Once dry, it’s into the matchy-matchy t-shirt and shorts and up to the formentation rooms.  Now please tell me I’m not the only one who’s never heard the word “formentation” before?  It’s not a hilarious Korean-English misspelling, either.  It’s a genuine thing and means, according to the dictionary definition I just googled, “The therapeutic application of warmth and moisture, as to relieve pain” which, I can’t deny, is precisely what the jilmjilbang provides.

Shiloam itself consists of several floors, each of which has a big open space kept at a lovely comfortable temperature, and then smaller rooms off the side, each at different temperatures, and with its own particular healing property.

The salt room
The salt room (the wooden blocks half-buried in the salt are head rests)

There was an oxygen room, a jade room (I’m still none the wiser as to whether or not it contained real jade), charcoal, steam, ice . . . there was a room which was filled entirely with salt, in which one could lie down to help soothe infection . . . another (my favourite) filled with little balls about a centimetre in diameter.  With the traditional ondol heating in full force, it meant that the balls were heated and lying down in them felt like settling into a warm, slightly bumpy bath – or wiggling your toes at a pebbly beach but without the inevitable grime.

Two ladies opposite getting comfy in the ball room
Two ladies opposite getting comfy in the ball room

The best thing?  You don’t need to worry about sharing head rests or lying in anything mucky because you can’t enter this part without first going through the wash-and-scrub experience, so everyone who makes it this far is as squeaky clean as it’s physically possible to be.

And the second best thing?  You can sleep wherever you want.  In the main area, or the rest area, or the part designated for sleeping – in the snoring room if that applies (!) – or even the little saunas and formentation spaces themselves.  Pick a room with a temperature and ambience that suits, grab two towels and a sleeping block (a pillow, of sorts – I used my second towel to cushion my head and chose a room warm enough not to require a blanket) and settle down.

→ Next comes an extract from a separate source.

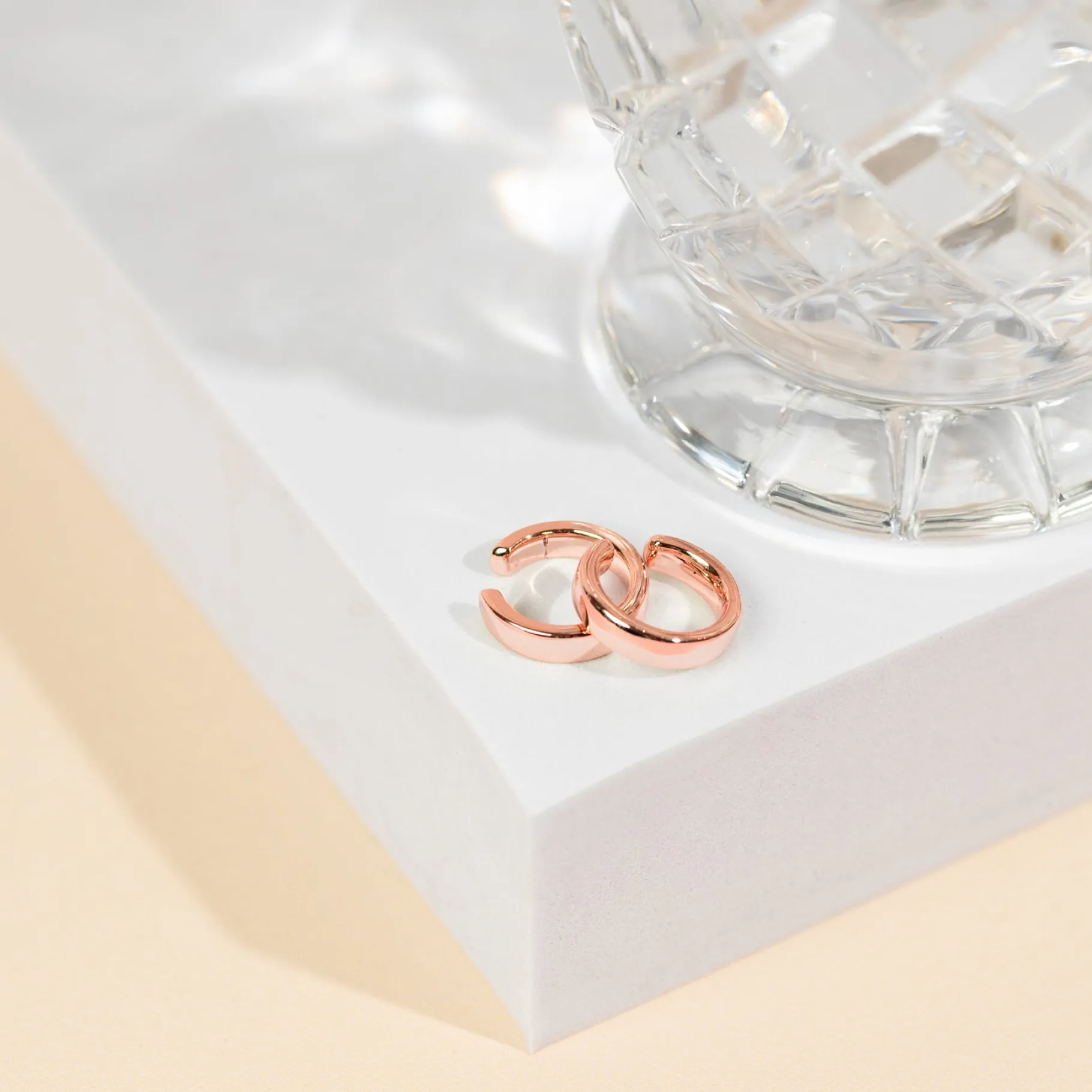 PAVOI Cuffs-Minimalist Ear Cuff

People bedding down in the oxygen room
People bedding down in the oxygen room

If you’ve ever visited a hot springs or a spa then you’ll know that contented feeling of relaxation that envelopes you at the end, and the surreptitious thought that maybe nobody will notice if you just kip in a corner for the next few hours.  Well it’s like that, but you’re not doing anything wrong, and in fact they give you all the accoutrements required to make it as pleasant as possible.

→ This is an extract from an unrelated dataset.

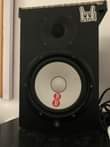 A picture of FRESH YAMAHA HS8 USED LIKE NEW..FOR BIGGER BOYS PRODUCERS OOO..SERIOUS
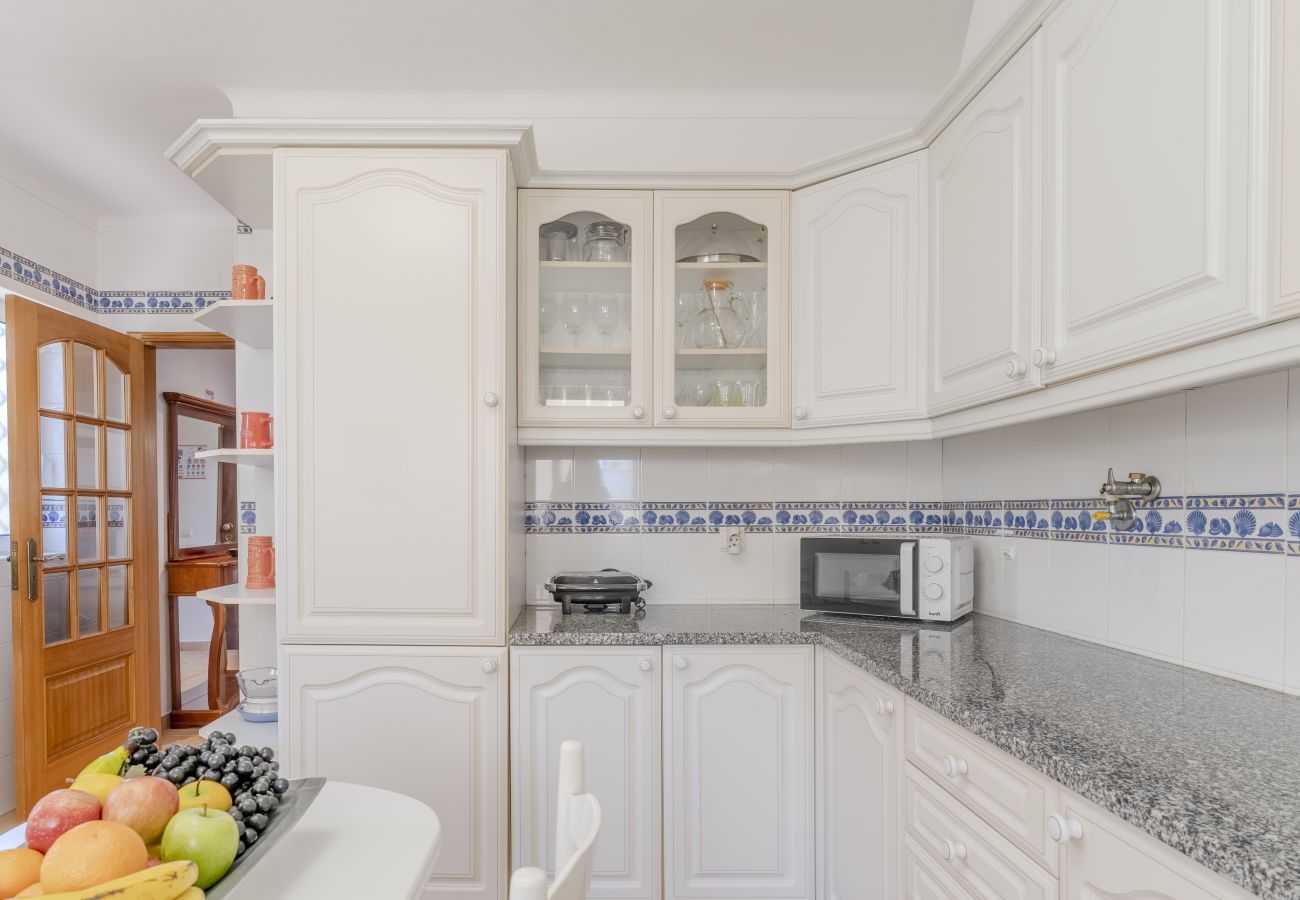 Villa in Albufeira - #416 Spacious Villa | Private Pool, BBQ & Parking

Chilling out in the ice room AHAHAHAHA
Chilling out in the ice room AHAHAHAHA

I had enough foresight to bring an eyemask and earplugs but they weren’t really necessary.  It wasn’t perhaps the best sleep I’ve ever had but it certainly wasn’t the worst; and by the time I turned in, I was feeling so utterly relaxed from the boiling, scrubbing, pummeling, and steaming, that it required no effort whatsoever just to quietly drift off.

My bed for the night: the "women's dugout" (still not entirely sure what that means)
My chosen bed for the night, located in the “women’s dugout” (still not entirely sure what that means, but it felt like a little cave)

The next morning I rose at about 9am, primed and ready to face the next five days in the city at the centre of the second-most populated metropolitan area on Earth.  I’d entered the jimjilbang with grim determination to partake in an authentic Korean activity but departed with my only regret that I didn’t have time to do the whole thing again.  If you ever find yourself in Seoul then I can’t recommend Siloam enough.  If I lived in Korea, I’d be there every week.

 


 

Further information:

Siloam/Shiloam/Silloam Sauna (실로암불가마사우나)

49 Jungnim-ro, Jung-gu, Seoul, South Korea

The official website never seems to work but Visit Korea has all of the practical information including opening hours and costs.